作为实验的一部分,我想了解使用和不使用缓存/记忆时计算Ack(0,0)
到Ack(4,19)
需要多长时间。但是我一直遇到一个简单的绊脚石...我的堆栈一直在溢出。
这是我的代码:
import org.joda.time.{Seconds, DateTime}
import scala.collection.mutable
// Wrapper case class to make it easier to look for a specific m n combination when using a Map
// also makes the code cleaner by letting me use a match rather than chained ifs
case class Ack(m: Int, n: Int)
object Program extends App {
// basic ackermann without cache; reaches stack overflow at around Ack(3,11)
def compute(a: Ack): Int = a match {
case Ack(0, n) => n + 1
case Ack(m, 0) => compute(Ack(m - 1, 1))
case Ack(m, n) => compute(Ack(m - 1, compute(Ack(m, n - 1))))
}
// ackermann WITH cache; also reaches stack overflow at around Ack(3,11)
def computeWithCache(a: Ack, cache: mutable.Map[Ack, Int]): Int = if(cache contains a) {
val res = cache(a)
println(s"result from cache: $res")
return res // explicit use of 'return' for readability's sake
} else {
val res = a match {
case Ack(0, n) => n + 1
case Ack(m, 0) => computeWithCache(Ack(m - 1, 1), cache)
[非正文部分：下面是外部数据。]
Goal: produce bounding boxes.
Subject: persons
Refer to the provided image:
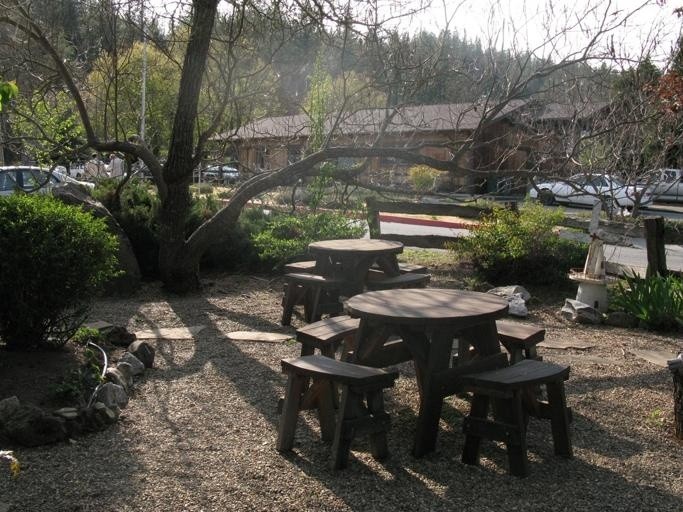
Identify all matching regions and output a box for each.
[105,153,122,178]
[84,154,104,177]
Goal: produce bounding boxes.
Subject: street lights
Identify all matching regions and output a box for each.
[140,17,158,185]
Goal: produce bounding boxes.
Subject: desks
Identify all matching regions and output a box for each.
[340,288,510,461]
[306,238,404,276]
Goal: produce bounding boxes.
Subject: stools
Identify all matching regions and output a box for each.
[496,319,546,364]
[276,354,395,469]
[463,358,571,476]
[282,258,432,325]
[296,315,361,359]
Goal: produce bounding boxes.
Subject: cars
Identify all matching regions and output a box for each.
[201,165,239,182]
[529,173,653,211]
[0,165,95,196]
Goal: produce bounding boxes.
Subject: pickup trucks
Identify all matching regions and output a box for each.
[636,168,683,200]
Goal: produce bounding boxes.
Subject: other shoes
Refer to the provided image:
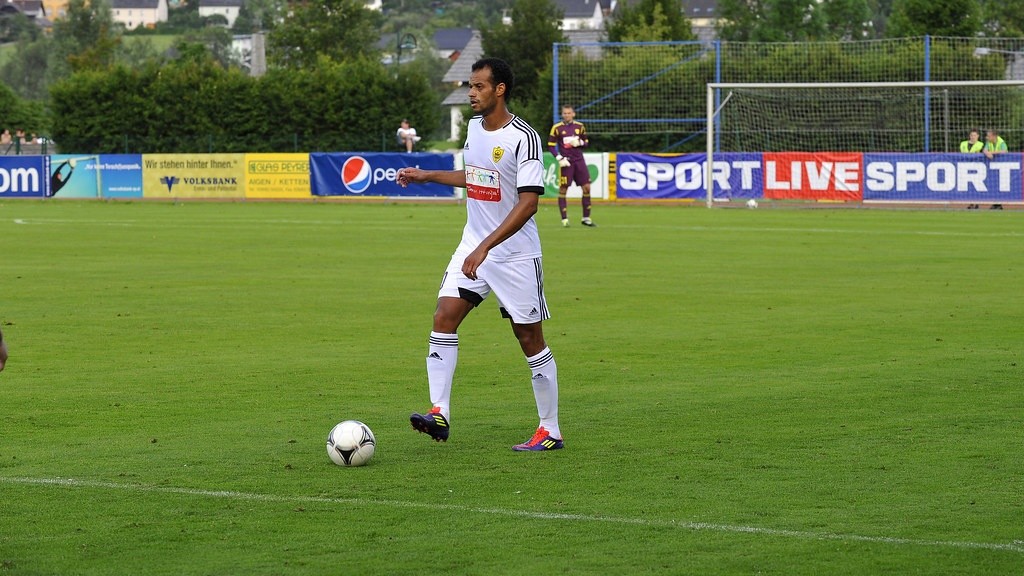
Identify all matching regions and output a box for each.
[412,136,421,142]
[967,204,979,209]
[990,204,1003,209]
case Ack(m, n) => computeWithCache(Ack(m - 1, computeWithCache(Ack(m, n - 1), cache)), cache)
}
cache += a -> res
return res
}
// convenience method
def getSeconds(start: DateTime, end: DateTime): Int =
Seconds.secondsBetween(start, end).getSeconds
val time = DateTime.now
val cache = mutable.Map[Ack, Int]()
for{
i <- 0 to 4
j <- 0 until 20
} println(s"result of ackermann($i, $j) => ${computeWithCache(Ack(i, j), cache)}. Time: ${getSeconds(time, DateTime.now)}")
}
我使用Scala和SBT插件在IntelliJ Idea 13.1.3中运行Scala 2.11.1。
我能做些什么来不在Ack周围堆叠溢出(3,11)?
我已经尝试将javacOptions += "-Xmx2G"
添加到我的build.sbt中,但它似乎只会让问题变得更糟。